Required work: Copy out the data word for word, starting at the line that contains "From what we see here, among the items" and continuing through the end of the data, with both ends included.

[Spatial question data]
--- begin ---

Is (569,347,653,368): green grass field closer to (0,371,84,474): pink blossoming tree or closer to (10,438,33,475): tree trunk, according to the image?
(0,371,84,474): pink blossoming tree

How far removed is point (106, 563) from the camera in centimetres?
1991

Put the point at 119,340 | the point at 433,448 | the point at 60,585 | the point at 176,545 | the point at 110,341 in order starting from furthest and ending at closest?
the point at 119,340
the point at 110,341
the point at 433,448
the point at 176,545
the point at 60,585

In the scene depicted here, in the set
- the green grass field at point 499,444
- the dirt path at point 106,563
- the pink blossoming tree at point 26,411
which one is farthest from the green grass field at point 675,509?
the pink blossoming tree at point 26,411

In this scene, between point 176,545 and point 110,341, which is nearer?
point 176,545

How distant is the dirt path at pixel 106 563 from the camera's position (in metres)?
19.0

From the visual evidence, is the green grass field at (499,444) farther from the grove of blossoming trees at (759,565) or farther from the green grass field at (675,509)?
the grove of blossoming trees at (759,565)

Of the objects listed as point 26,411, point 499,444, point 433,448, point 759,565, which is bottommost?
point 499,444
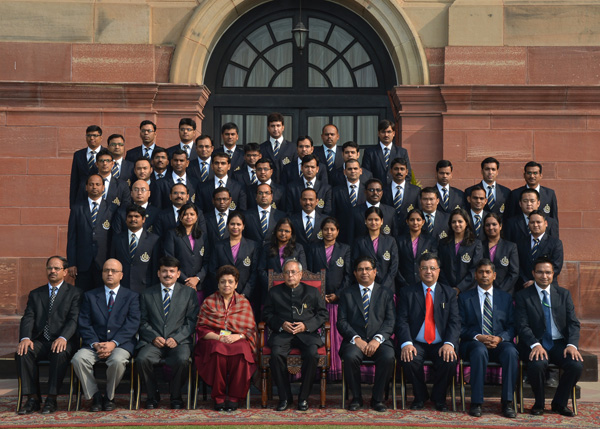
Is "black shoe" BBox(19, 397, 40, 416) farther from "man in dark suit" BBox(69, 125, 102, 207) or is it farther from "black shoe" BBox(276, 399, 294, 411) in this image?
"man in dark suit" BBox(69, 125, 102, 207)

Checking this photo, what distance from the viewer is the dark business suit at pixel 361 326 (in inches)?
324

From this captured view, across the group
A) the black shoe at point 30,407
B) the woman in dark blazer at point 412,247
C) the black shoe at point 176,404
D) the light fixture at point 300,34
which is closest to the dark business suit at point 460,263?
the woman in dark blazer at point 412,247

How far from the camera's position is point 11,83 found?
39.3ft

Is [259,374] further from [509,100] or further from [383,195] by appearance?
[509,100]

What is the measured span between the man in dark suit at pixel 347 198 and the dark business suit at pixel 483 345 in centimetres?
172

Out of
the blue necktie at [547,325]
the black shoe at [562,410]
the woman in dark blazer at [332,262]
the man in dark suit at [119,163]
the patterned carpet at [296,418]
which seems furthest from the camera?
Answer: the man in dark suit at [119,163]

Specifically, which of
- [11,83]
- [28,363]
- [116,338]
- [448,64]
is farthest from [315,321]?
[11,83]

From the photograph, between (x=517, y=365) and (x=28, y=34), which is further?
(x=28, y=34)

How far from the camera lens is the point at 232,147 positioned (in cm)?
1062

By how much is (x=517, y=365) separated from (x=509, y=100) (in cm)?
493

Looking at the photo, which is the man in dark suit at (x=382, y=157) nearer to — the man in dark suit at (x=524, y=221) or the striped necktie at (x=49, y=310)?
the man in dark suit at (x=524, y=221)

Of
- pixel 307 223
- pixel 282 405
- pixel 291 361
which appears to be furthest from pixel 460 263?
pixel 282 405

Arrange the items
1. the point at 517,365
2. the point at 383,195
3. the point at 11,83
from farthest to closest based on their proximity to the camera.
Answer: the point at 11,83, the point at 383,195, the point at 517,365

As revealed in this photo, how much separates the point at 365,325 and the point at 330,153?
267 cm
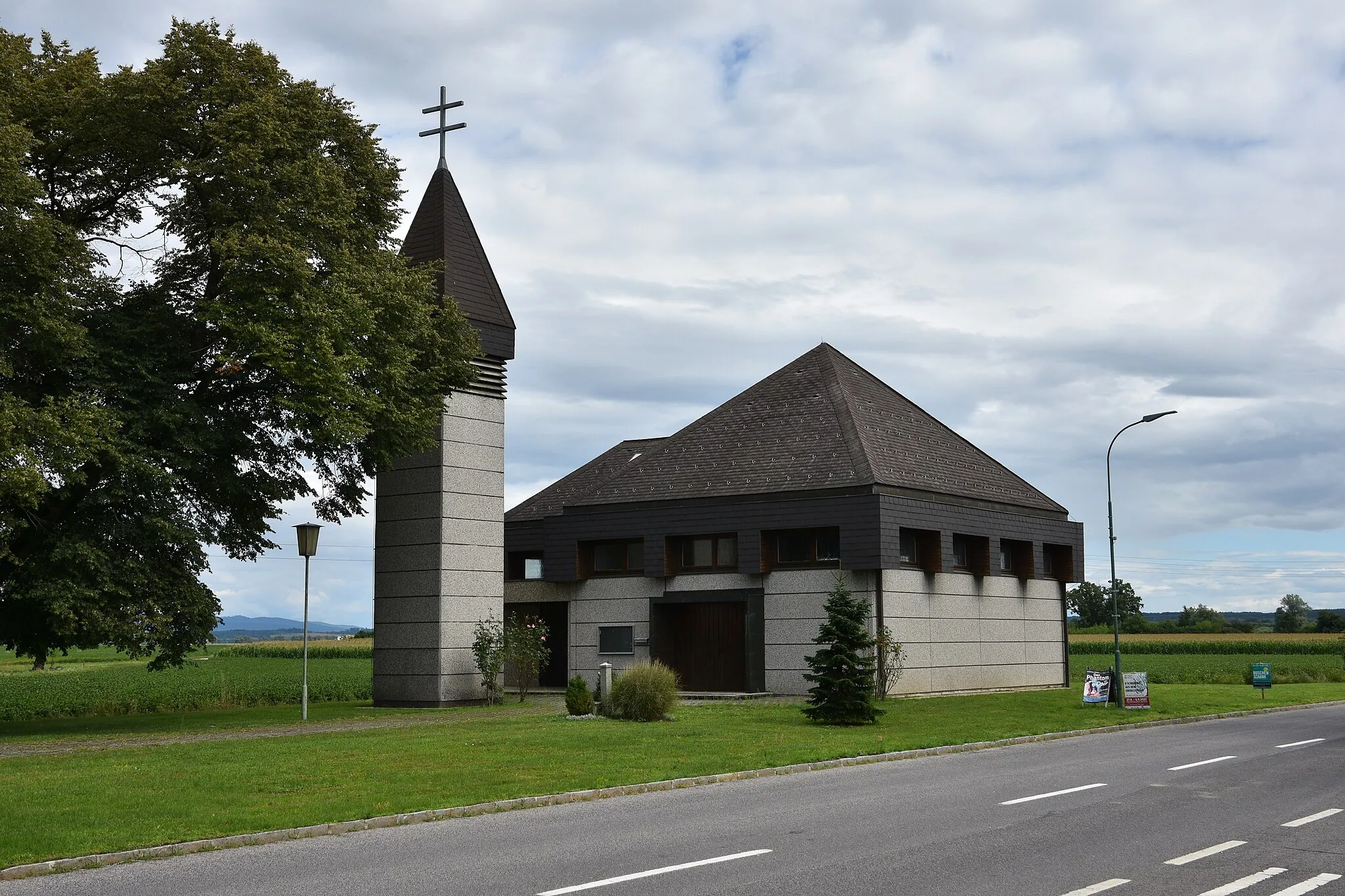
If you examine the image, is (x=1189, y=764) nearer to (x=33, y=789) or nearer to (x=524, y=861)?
(x=524, y=861)

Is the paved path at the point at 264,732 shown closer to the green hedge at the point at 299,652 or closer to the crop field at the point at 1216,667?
the crop field at the point at 1216,667

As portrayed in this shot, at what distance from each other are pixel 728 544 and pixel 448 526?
10.0 metres

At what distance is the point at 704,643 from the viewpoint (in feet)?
127

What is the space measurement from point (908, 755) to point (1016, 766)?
7.31 feet

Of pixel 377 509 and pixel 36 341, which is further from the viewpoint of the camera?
pixel 377 509

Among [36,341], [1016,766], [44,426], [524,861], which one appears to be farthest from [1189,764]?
[36,341]

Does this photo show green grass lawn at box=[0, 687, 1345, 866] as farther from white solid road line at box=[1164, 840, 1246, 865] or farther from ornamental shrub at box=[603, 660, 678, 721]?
white solid road line at box=[1164, 840, 1246, 865]

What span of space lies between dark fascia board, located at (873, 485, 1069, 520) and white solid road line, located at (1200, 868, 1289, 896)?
25.3m

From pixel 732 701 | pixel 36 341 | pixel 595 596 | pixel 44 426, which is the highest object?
pixel 36 341

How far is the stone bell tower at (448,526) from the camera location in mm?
31797

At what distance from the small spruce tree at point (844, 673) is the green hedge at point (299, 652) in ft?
187

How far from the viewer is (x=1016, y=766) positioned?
19.1m

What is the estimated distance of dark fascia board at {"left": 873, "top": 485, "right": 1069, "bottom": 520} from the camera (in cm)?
3609

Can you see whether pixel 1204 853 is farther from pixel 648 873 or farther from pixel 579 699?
pixel 579 699
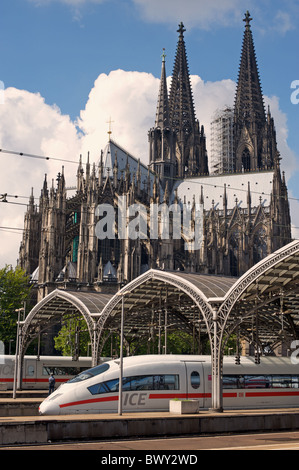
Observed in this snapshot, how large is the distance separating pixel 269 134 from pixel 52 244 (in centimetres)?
5526

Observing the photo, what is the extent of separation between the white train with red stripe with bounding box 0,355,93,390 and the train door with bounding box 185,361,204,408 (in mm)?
17045

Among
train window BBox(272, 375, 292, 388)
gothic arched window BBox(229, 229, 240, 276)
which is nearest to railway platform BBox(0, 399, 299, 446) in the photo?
train window BBox(272, 375, 292, 388)

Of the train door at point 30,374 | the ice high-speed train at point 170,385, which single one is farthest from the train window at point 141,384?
the train door at point 30,374

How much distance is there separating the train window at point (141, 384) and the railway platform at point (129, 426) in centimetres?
439

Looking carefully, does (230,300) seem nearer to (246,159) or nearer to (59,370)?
(59,370)

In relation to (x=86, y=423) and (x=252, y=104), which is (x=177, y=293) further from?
(x=252, y=104)

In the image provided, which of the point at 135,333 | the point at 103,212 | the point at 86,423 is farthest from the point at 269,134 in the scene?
the point at 86,423

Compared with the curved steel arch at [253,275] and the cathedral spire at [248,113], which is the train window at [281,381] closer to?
the curved steel arch at [253,275]

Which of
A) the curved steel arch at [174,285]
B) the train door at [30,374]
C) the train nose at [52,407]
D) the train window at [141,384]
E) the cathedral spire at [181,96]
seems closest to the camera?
the train nose at [52,407]

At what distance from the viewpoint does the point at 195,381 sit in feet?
102

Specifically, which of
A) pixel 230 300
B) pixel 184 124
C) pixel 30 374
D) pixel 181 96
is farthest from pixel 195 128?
pixel 230 300

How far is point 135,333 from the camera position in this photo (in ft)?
162

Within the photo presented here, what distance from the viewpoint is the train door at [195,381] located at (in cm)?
3075

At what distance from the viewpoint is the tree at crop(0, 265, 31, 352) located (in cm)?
6569
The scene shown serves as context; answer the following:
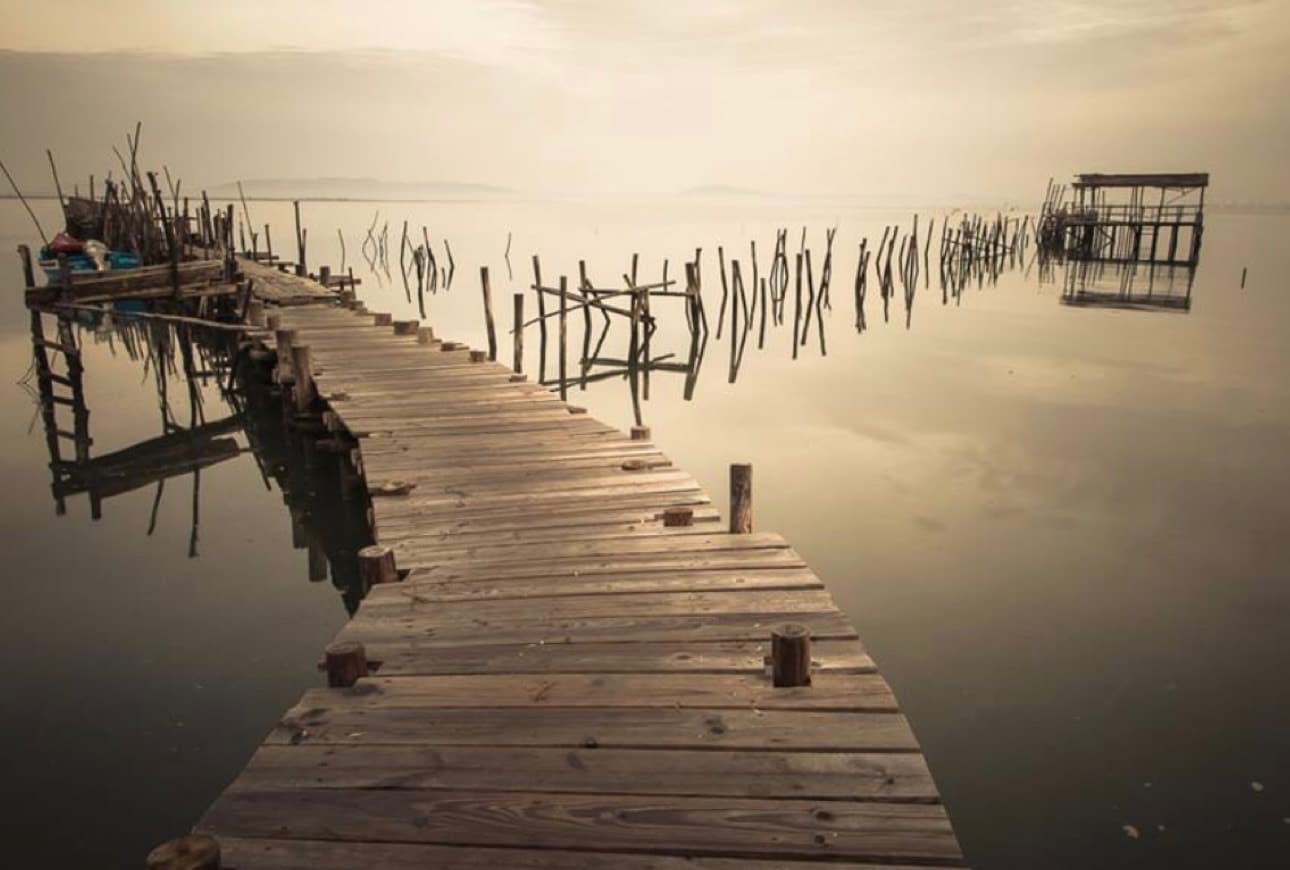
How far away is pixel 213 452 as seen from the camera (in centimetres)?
1483

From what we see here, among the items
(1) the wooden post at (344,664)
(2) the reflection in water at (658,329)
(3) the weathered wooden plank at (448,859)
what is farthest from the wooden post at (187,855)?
(2) the reflection in water at (658,329)

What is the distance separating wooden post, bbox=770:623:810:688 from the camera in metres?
3.94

--- end ---

Response:
From what we see here, among the items
(1) the wooden post at (344,664)
(2) the reflection in water at (658,329)
(3) the weathered wooden plank at (448,859)
what is farthest from the wooden post at (187,855)?
(2) the reflection in water at (658,329)

What is the distance separating wooden post, bbox=770:623:810:688 from the camera in metres?
3.94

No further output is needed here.